■ **SOURCE EXTRACT**:
⟨

RAM: [= ] 7.9% (used 41660 bytes from 524288 bytes)
Flash: [ ] 0.2% (used 16144 bytes from 8126464 bytes)

With Teensy 35
Building .pio/build/teensy35/firmware.hex
Advanced Memory Usage is available via "PlatformIO Home > Project Inspect"
RAM: [ ] 1.9% (used 4892 bytes from 262136 bytes)
Flash: [ ] 2.8% (used 14732 bytes from 524288 bytes)

Same result on PlatformIO and TeensyDuno IDE on macOS Catalina
 
Bloated RAM usage On Teensy 41 the RAM usage is nearly 1000% higher than on Teensy 35.
This has been talked about in several threads, including this one which has a lot more information:
https://forum.pjrc.com/threads/60506-Does-Teensy4-have-less-program-memory-than-Teens3-6

As mentioned in these threads, on the T4.x with the current linker script all code which is not marked as FLASHMEM is copied down into the faster memory and is run from there instead of from the flash.

At some point there may be some easier way to leave all of the code in flash except for that marked as FASTRUN, but...
 
This has been talked about in several threads, including this one which has a lot more information:
https://forum.pjrc.com/threads/60506-Does-Teensy4-have-less-program-memory-than-Teens3-6

As mentioned in these threads, on the T4.x with the current linker script all code which is not marked as FLASHMEM is copied down into the faster memory and is run from there instead of from the flash.

At some point there may be some easier way to leave all of the code in flash except for that marked as FASTRUN, but...

⟩

■ **INFORMATION SHOWN**:
⟨

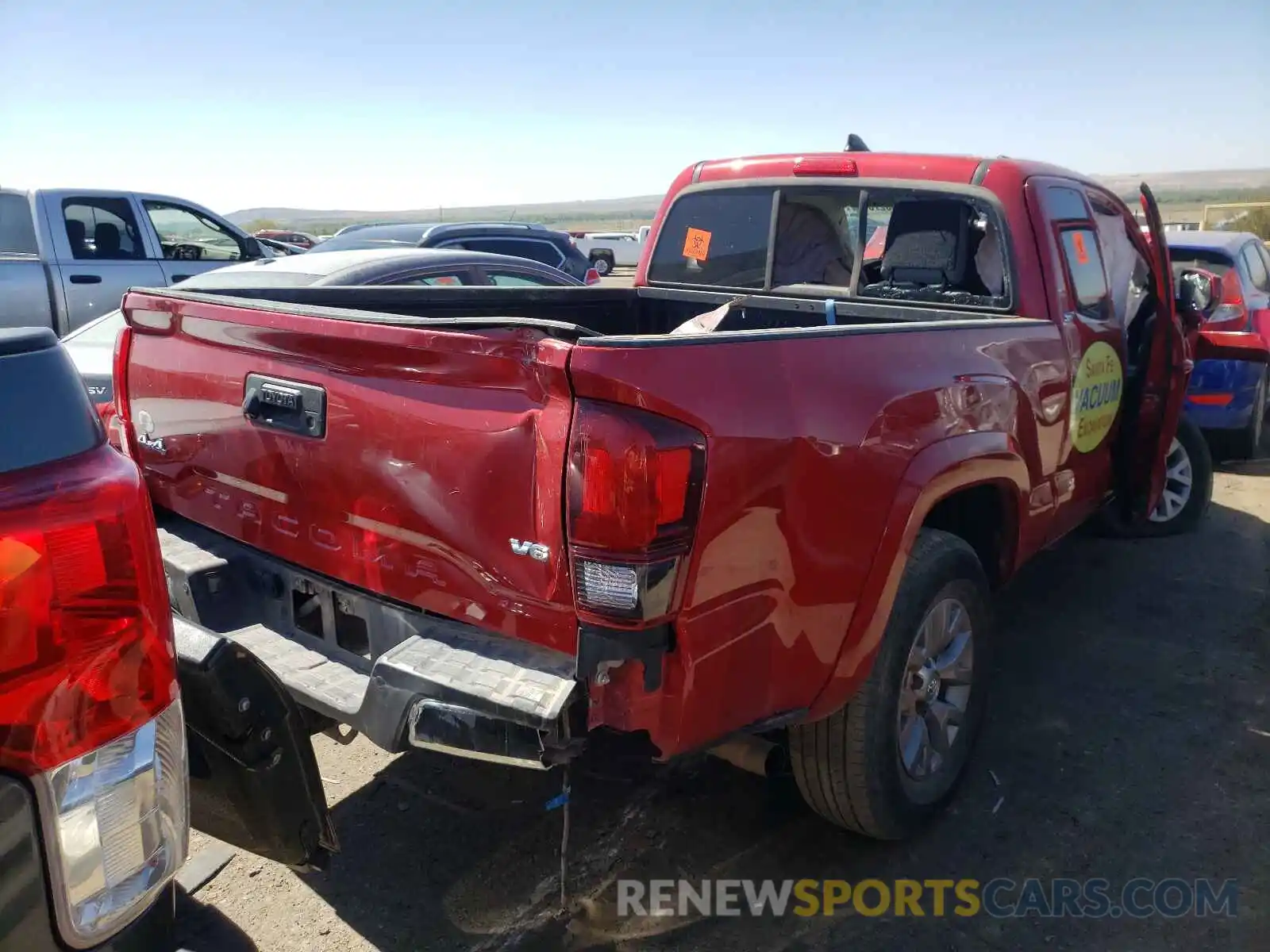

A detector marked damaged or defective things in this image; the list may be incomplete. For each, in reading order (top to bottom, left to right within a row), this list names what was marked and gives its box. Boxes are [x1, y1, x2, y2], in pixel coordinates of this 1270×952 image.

broken taillight lens [566, 401, 706, 627]
damaged truck bed side [114, 151, 1264, 843]
damaged rear bumper [156, 517, 581, 771]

⟩

■ **THINGS TO DO**:
• a. Determine whether each statement agrees with the Teensy memory excerpt. Answer yes or no, and quote the deciding words. (i) The Teensy 35 build used 4892 bytes of RAM. (ii) The same result was reported only in PlatformIO. (iii) On the T4.x, code marked as FLASHMEM is copied into the faster memory.
• b. Recast the paragraph of the Teensy memory excerpt that begins "As mentioned in these threads" as a short bulleted list that keeps its main facts.
• c. Carry the Teensy memory excerpt forward from its final sentence.
The data have no connection to the Teensy memory excerpt.

■ **TASK-BY-TASK RESULTS**:
• a.
(i) Yes: "used 4892 bytes from 262136 bytes"
(ii) No: "Same result on PlatformIO and TeensyDuno IDE on macOS Catalina"
(iii) No: "all code which is not marked as FLASHMEM is copied down into the faster memory"

• b.
- On the T4.x, the current linker script copies all code not marked as FLASHMEM into the faster memory.
- That code then runs from the faster memory instead of from flash.

• c.
Where can I find examples for use FLASHMEM, FASTRUN and others keywords?
 
The best I've found is this:

https://www.pjrc.com/store/teensy40.html

These symbol section decorators work much like PROGMEM does on old-school AVR Arduinos, so you may be able to get a description of how to actually use these in code by looking for tutorials on that. However, you have to update PROGMEM to the teensy-specific section you're interested in.

One bit of information that might help is this:

Every global/static variable, and every non-inline function, has "storage" (takes up bytes in memory,) and has a "name" (it's a "symbol".)
The job of a linker is to lay the storage for all symbols into appropriate memory, and bind all the names to the address of the symbol represented by the name.
In a plain-jane computer system (Linux, MacOS, Windows, etc,) there are usually three, maybe four, separate "sections" into which data/code can be laid out:

TEXT -- this is traditionally the name for "code that's executed"
DATA -- this is where your globals/statics with initialized values live -- anything that doesn't have the value 0/null when the program starts
BSS -- this is where globals/statics that have the value 0/null end up
(possibly a CONSTDATA section, where un-writable constants like string literals may live -- these can also live in TEXT, or maybe DATA, depending on specifics of the computer OS / runtime model.)

The loader (that actually loads and runs the program file that the linker generated) will copy the bytes from the TEXT section into the "where code starts" address in memory, and copy the bytes from the DATA section into the "where global variables start" address in memory, and then reserve enough space in memory for the BSS section.

BSS is an optimization, in that the loader doesn't need to copy any data into that section, it can just nuke it all to zero and call it good. Thus, BSS also doesn't take any storage in the program file itself.

Dynamic link libraries, and memory mapped files, of course throw some wrenches into these works, which you can go on a Wikipedia journey to discover if you want to have a good time, but that's not important for this discussion.

Then, the program starts running.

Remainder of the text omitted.